# What I have been working on lately part II



## greenleecustomcalls (Feb 8, 2017)

Here is the rest, Turkey Tube Calls, out of Walnut, Ash, Hackberry, and Mesquite, Some new Wood Duck Calls, made from Red heart and Holley, walnut and Antler, Osage Orange and Antler, Spalted Elm and African Blackwood. Another Turkey Trumpets (Mesquite/ Antler/ African Blackwood), a new type turkey or coyote drag,(Oak and para cord) . Turkey Pot Call Strikers, made from Ash, Hickory, Pecan, Persimmon, Eastern Red cedar, Paduk, Ipe, Osage Orange, and Mesquite. Think that is all, but there was so many to take pics of I might have missed something, but you get the general ideal, have individual pics of all if interested. The finishes are CA Glossy, Teak Oil (Tube Calls) and Tru Oil


I have also been working on pot calls but haven't completed the finish and such on them as of yet. Hopefully will get it done before this weekend

Reactions: Like 7 | Way Cool 1


----------



## Nature Man (Feb 8, 2017)

Looks like you've got the full orchestra of calls there! Very nice work. Chuck

Reactions: Thank You! 1


----------



## Jim Beam (Feb 8, 2017)

I don't know what any of those things do, but you sure did a sweet job making them!

Reactions: Thank You! 1


----------



## greenleecustomcalls (Feb 8, 2017)

Thanks Jim they are all for hunting in one way or the other, Some are for turkeys others are for Predator (coyote mainly) Also there are some drags there to get them out of the woods


----------



## Blueglass (Feb 9, 2017)

I really like the texturing.

Reactions: Thank You! 1 | Agree 1


----------



## Tony (Feb 9, 2017)

Beautiful calls, you really run the gambit! Tony


----------



## Wildthings (Feb 9, 2017)

greenleecustomcalls said:


> Also there are some drags there to get them out of the woods



Aha! I was trying to figure out why that cord was in that 5th picture that way!!


----------



## greenleecustomcalls (Feb 9, 2017)

Supplied entries –
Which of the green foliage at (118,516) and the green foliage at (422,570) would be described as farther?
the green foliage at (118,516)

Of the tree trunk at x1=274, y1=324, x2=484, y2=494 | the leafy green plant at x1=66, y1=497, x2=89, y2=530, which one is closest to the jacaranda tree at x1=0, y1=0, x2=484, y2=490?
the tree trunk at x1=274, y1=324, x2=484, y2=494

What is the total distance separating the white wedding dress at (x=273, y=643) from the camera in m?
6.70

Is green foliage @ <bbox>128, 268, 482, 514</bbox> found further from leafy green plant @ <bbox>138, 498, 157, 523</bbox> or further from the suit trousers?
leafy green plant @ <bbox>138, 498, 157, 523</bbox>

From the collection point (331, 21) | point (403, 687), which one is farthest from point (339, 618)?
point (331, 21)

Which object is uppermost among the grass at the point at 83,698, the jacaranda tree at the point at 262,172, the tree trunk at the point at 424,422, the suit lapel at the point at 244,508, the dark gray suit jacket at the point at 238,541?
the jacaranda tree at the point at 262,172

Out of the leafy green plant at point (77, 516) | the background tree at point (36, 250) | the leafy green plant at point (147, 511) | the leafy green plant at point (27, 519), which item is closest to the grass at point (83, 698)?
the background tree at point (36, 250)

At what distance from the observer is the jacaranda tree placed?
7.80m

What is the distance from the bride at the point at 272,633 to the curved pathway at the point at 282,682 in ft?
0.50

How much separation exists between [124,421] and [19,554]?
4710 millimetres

* * *

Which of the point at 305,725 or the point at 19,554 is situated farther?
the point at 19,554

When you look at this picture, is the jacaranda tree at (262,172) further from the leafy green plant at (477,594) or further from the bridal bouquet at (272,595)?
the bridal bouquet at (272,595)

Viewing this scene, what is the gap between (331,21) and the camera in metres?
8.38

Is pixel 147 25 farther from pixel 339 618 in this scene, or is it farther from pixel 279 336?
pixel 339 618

--

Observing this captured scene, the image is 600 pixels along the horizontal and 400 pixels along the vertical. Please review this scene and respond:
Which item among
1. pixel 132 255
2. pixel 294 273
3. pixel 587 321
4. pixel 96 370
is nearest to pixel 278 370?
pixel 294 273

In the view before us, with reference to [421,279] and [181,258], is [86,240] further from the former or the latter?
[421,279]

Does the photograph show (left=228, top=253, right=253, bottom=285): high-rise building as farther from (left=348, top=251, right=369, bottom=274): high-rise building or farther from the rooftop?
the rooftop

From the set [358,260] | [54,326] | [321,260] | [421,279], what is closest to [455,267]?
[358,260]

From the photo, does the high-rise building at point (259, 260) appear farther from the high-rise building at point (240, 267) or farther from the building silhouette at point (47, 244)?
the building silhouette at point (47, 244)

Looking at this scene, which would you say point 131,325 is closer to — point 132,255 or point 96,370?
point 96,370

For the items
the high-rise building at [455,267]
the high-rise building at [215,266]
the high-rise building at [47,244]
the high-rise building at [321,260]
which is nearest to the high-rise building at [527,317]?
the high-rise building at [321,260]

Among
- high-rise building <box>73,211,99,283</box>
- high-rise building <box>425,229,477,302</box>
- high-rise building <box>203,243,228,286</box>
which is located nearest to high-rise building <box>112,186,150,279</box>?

Direction 1 –
Decide whether each statement agrees with the thread about custom hunting calls. Answer yes or no, and quote the words from the thread that settle it.
(a) The tube calls have a Teak Oil finish.
(b) The pot calls were already finished when the first post was written.
(c) The new drag is made of oak and para cord.
Direction 2 – Pick out and copy every line of the records that contains the word "silhouette".
The thread and the records have no connection to each other.

Worked answer 1 –
(a) Yes: "Teak Oil (Tube Calls)"
(b) No: "I have also been working on pot calls but haven't completed the finish and such on them as of yet"
(c) Yes: "a new type turkey or coyote drag,(Oak and para cord)"

Worked answer 2 –
From the photo, does the high-rise building at point (259, 260) appear farther from the high-rise building at point (240, 267) or farther from the building silhouette at point (47, 244)?
the building silhouette at point (47, 244)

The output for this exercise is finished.